Make sure you checked the safety page before controling the arm.

This page assumes that you went through the Hello World so that you know how to connect to the robot and that you also know how to use the goto() function presented in Controling the arm.

## Arm coordinate system #

### Joint coordinates #

If you remember the goto() function, to generate a trajectory for the requested joints you need to pass a dictionnary of joints with the requested position as the goal_positions argument.

For example, to place the right arm in a right angled position, we defined the right_angled_position dictionnary.

right_angled_position = {
reachy.r_arm.r_shoulder_pitch: 0,
reachy.r_arm.r_shoulder_roll: 0,
reachy.r_arm.r_arm_yaw: 0,
reachy.r_arm.r_elbow_pitch: -90,
reachy.r_arm.r_forearm_yaw: 0,
reachy.r_arm.r_wrist_pitch: 0,
reachy.r_arm.r_wrist_roll: 0,
}


and then used goto() like this:

goto(
goal_positions=right_angled_position,
duration=1.0,
interpolation_mode=InterpolationMode.MINIMUM_JERK
)


Here we have used what is called joint coordinates to move Reachy. This means that we have controlled each joint separately.

The thing is that controlling a robot in joint coordinates can be hard and is often far from what we actually do as humans. When we want to grasp an object in front of us, we think of where we should put our hand, not how to flex each individual muscle to reach this position. This approach relies on the cartesian coordinates: the 3D position and orientation in space, this is where the kinematic model comes into play.

### Kinematic model #

The kinematic model describes the motion of a robot in mathematical form without considering the forces and torque affecting it. It only focuses on the geometric relationship between elements.

We have defined the whole kinematic model of the arm. This means the translation and rotation required to go from one joint to the next one. On a right arm equipped with a force gripper this actually look like this:

MotorTranslationRotation
r_shoulder_pitch(0, -0.019, 0)(0, 1, 0)
r_shoulder_roll(0, 0, 0)(1, 0, 0)
r_arm_yaw(0, 0, 0)(0, 0, 1)
r_elbow_pitch(0, 0, -0.28)(0, 1, 0)
r_forearm_yaw(0, 0, 0)(0, 0, 1)
r_wrist_pitch(0, 0, -0.25)(0, 1, 0)
r_wrist_roll(0, 0, -0.0325)(1, 0, 0)
r_gripper(0, -0.01, -0.075)(0, 0, 0)

To use and understand the kinematic model, you need to know how Reachy coordinate system is defined (from Reachy’s perspective), see below:

• the X axis corresponds to the foward arrow,
• the Y axis corresponds to the right to left arrow,
• the Z axis corresponds to the up arrow.

The origin of this coordinate system is located in the upper part of the robot trunk, inside Reachy.

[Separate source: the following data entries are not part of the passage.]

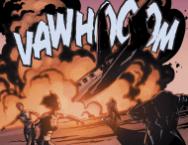 Suicide Squad #11-Turbulant Landing!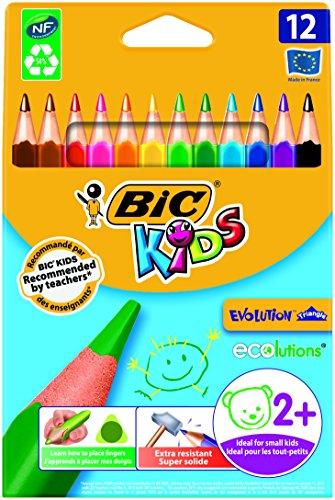Bic Kids ECOlutions Evolution Buntstifte | Dreikant Farbstifte für Kinder ab 2 Jahren | Ergonomisch | Fördert richtige Handhabung | Bruchsichere Mine | Ohne Holz | Buntstifte Set mit 12 Buntstiften
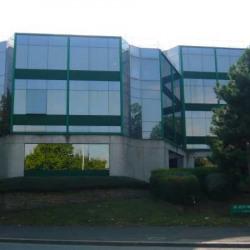 Vente Bureau Rosny-sous-Bois 154 m²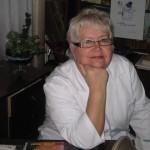 Л.И. Мальцева: «Встреча Нового года дома и в кругу семьи — самое большое счастье»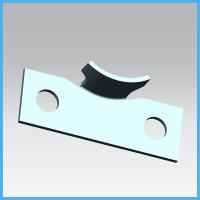 Wholesale SUS 304 Stainless steel lock fittings from china suppliers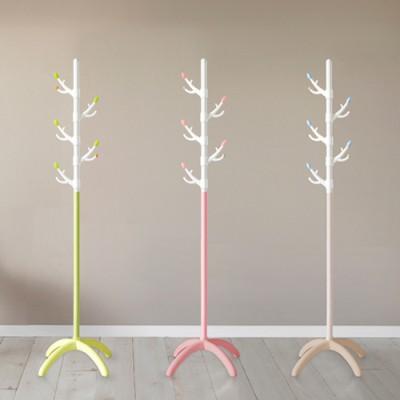 프라임 꽃향기옷걸이(색상선택형)
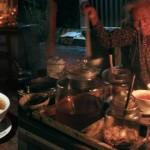 Wedang Ronde Mbah Paiyem, Pilihan Minuman Tradisional Favorit Presiden di Yogyakarta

Basically, if you imagine a segment going from the left shoulder to the right shoulder of the robot, the origin is the middle of this segment, which corresponds to behind the center of Pollen’s logo on Reachy’s torso.

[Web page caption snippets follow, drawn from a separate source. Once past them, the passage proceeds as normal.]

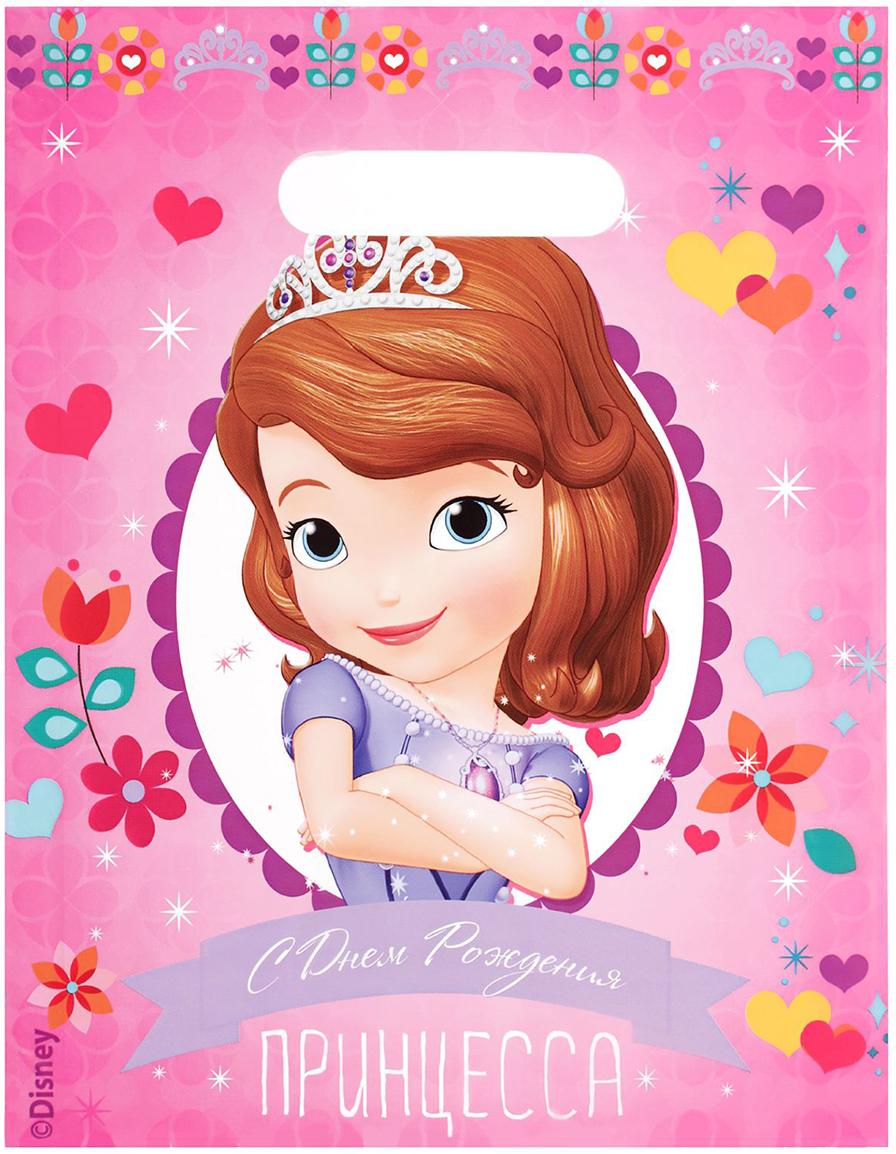 Открытка девочке принцессе, советские открытки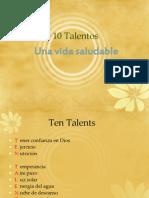 10 Talentos
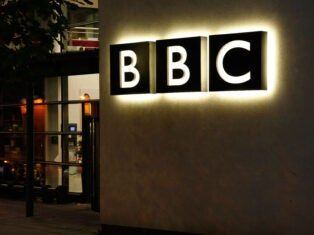 Why the next director of BBC News faces an almost impossible job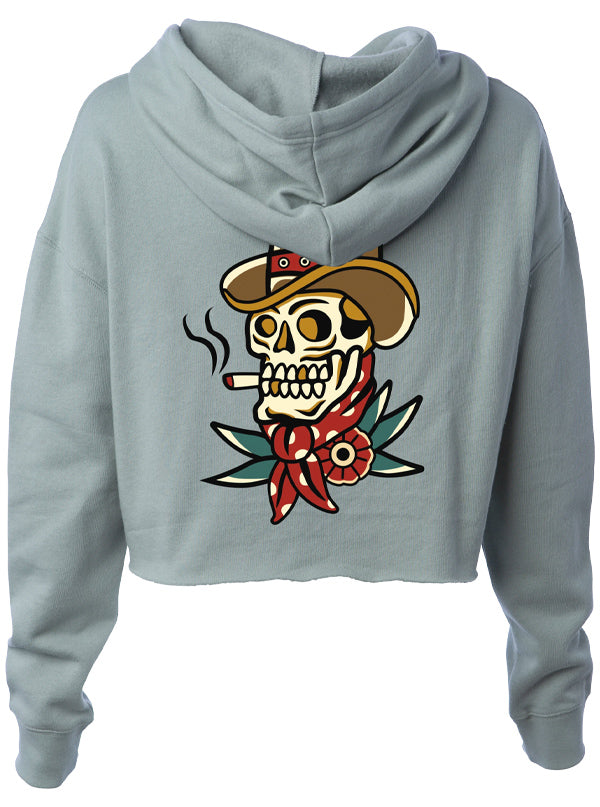 Women's Dead Or Alive Crop Hoodie by Ghost and Darkness
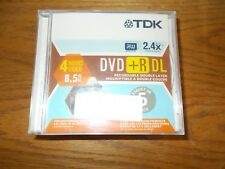 TDK DVD+R DL 5 PK RECORDABLE DOUBLE LAYER BRAND NEW SEALED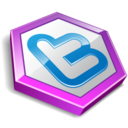 128x128px size png icon of twitter hexa purple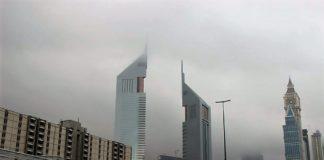 UAE weather raining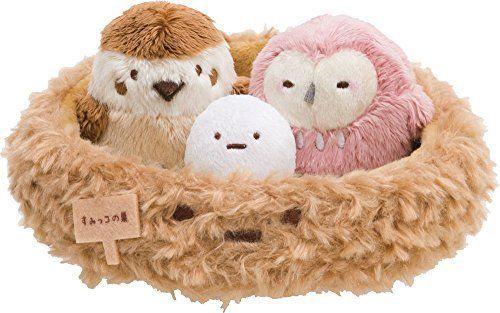San-X Sumikko Gurashi Multi Tray Plush Doll Owl sparrow bird's Nest Kawaii Japan #SanX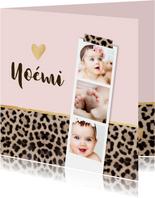 Geboortekaartje panterprint fotostrip hartje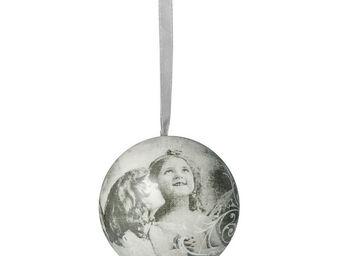 Mathilde M - boule décorative angéliques - Sfera Decorativa
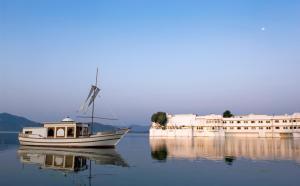 Taj Lake Palace (26 of 55)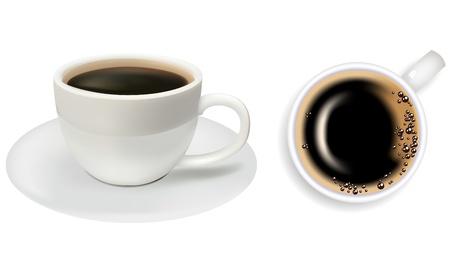 sip: Dos tazas de caf� sobre un fondo blanco. Almuerzo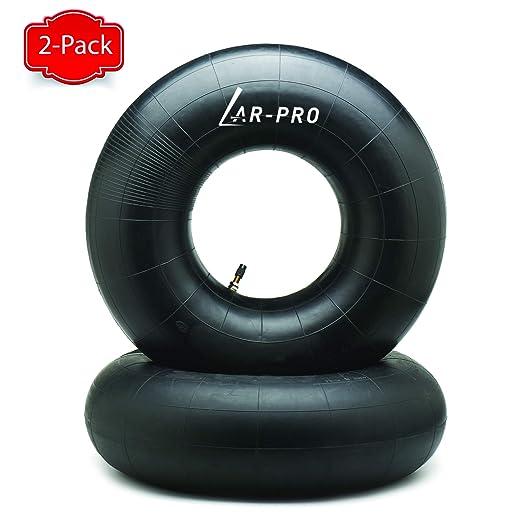 AR-PRO (2 Paquetes de 20 x 8.00-8, 20 x 8-8, 20 x 10.00-8 ...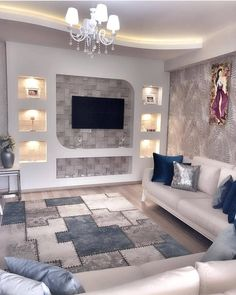 Image may contain: living room, table and indoor Classy Living Room, Living Room Decor On A Budget, Interior Design Living Room, Living Room Designs, Leaving Room Ideas, Simple False Ceiling Design, Tv Wanddekor, Modern Tv Wall Units, Living Room Wall Units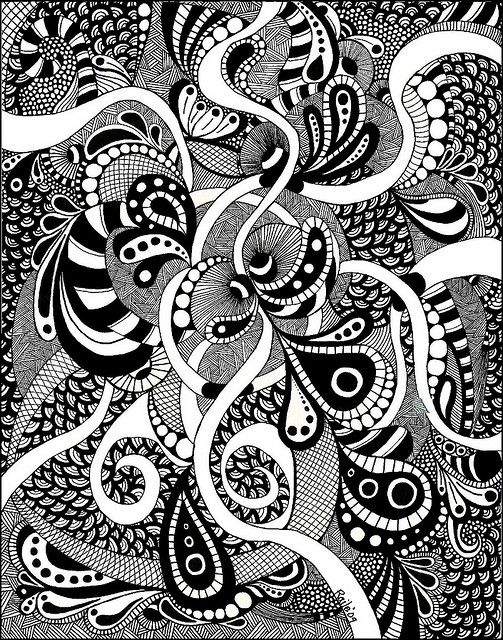 Big Zentangle by PRaile, via Flickr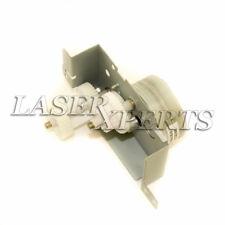 RM2-0385 Paper pickup drive assy - CLJ Ent M651 / M680 series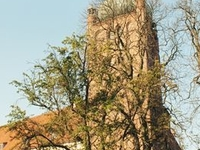 The Castle of the Dukes of Mazovia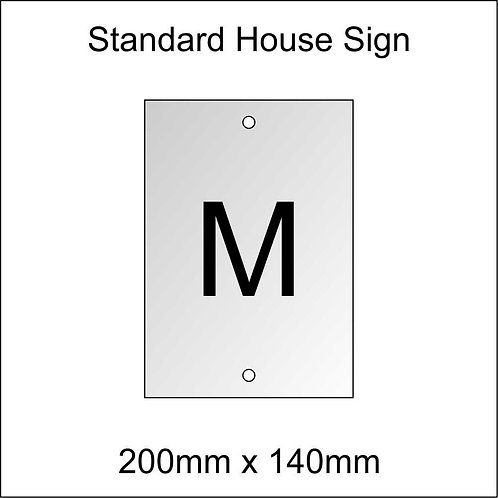 'M' House Sign Standard Size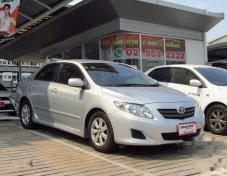 ขายรถ TOYOTA Corolla Altis G 2008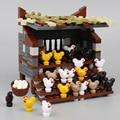 Куриный дом, строительные блоки, цыплята, курятник, курятник, рост, город МОС, аксессуары, модели животных, блоки, детали, игрушки для детей D177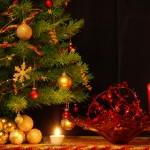 Decorações de Natal – Fotos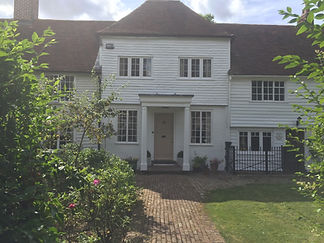 Tom Goldsmith Joinery - Casement Windows for Grade II Listed Property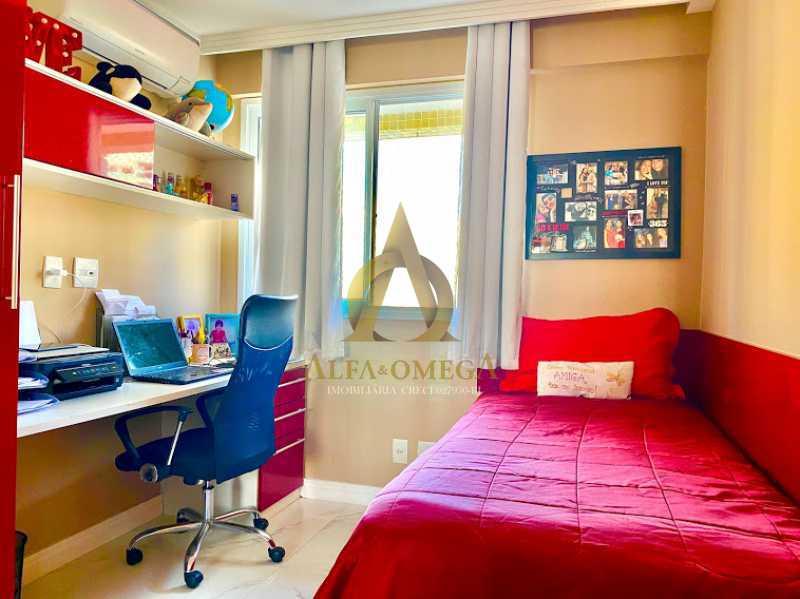 32 - Apartamento 3 quartos para venda e aluguel Recreio dos Bandeirantes, Rio de Janeiro - R$ 895.000 - AOJ30088 - 11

The units used for this coordinate system are the meter. So the point (0.3, -0.2, 0) is 30cm in front of the origin, 20cm to the right and at the same height.

### Switching between joint and cartesian coordinates #

Forward and inverse kinematics are a way to go from one coordinates system to the other:

• forward kinematics: joint coordinates –> cartesian coordinates,
• inverse kinematics: cartesian coordinates –> joint coordinates.

## Forward kinematics #

Using the kinematic model defined above, we can compute the 3D position and orientation of the right or left end-effector with the forward_kinematics method.

We consider the end-effector to be in a virtual joint located in the gripper and referred as ‘right_tip’ or ’left_tip’ in the urdf file, as shown below.

The red dot corresponds to the ‘right_tip’.

You can see the right and left end-effectors animated below.

Your browser does not support the video element.

Each arm has a forward_kinematics method. To use it, you first need to connect to your Reachy.

from reachy_sdk import ReachySDK

reachy = ReachySDK(host='192.168.0.42')  # Replace with the actual IP

reachy.r_arm.forward_kinematics()
>>> array([[ 0.04622308, -0.03799621, -0.99820825,  0.31144822],
[ 0.10976691,  0.99341829, -0.03273101, -0.19427524],
[ 0.99288199, -0.1080573 ,  0.05008958, -0.4255104 ],
[ 0.        ,  0.        ,  0.        ,  1.        ]])


The 4x4 matrix returned by the forward_kinematics method is what is often called a pose. It actually encodes both the 3D translation (as a 3D vector) and the 3D rotation (as a 3x3 matrix) into one single representation.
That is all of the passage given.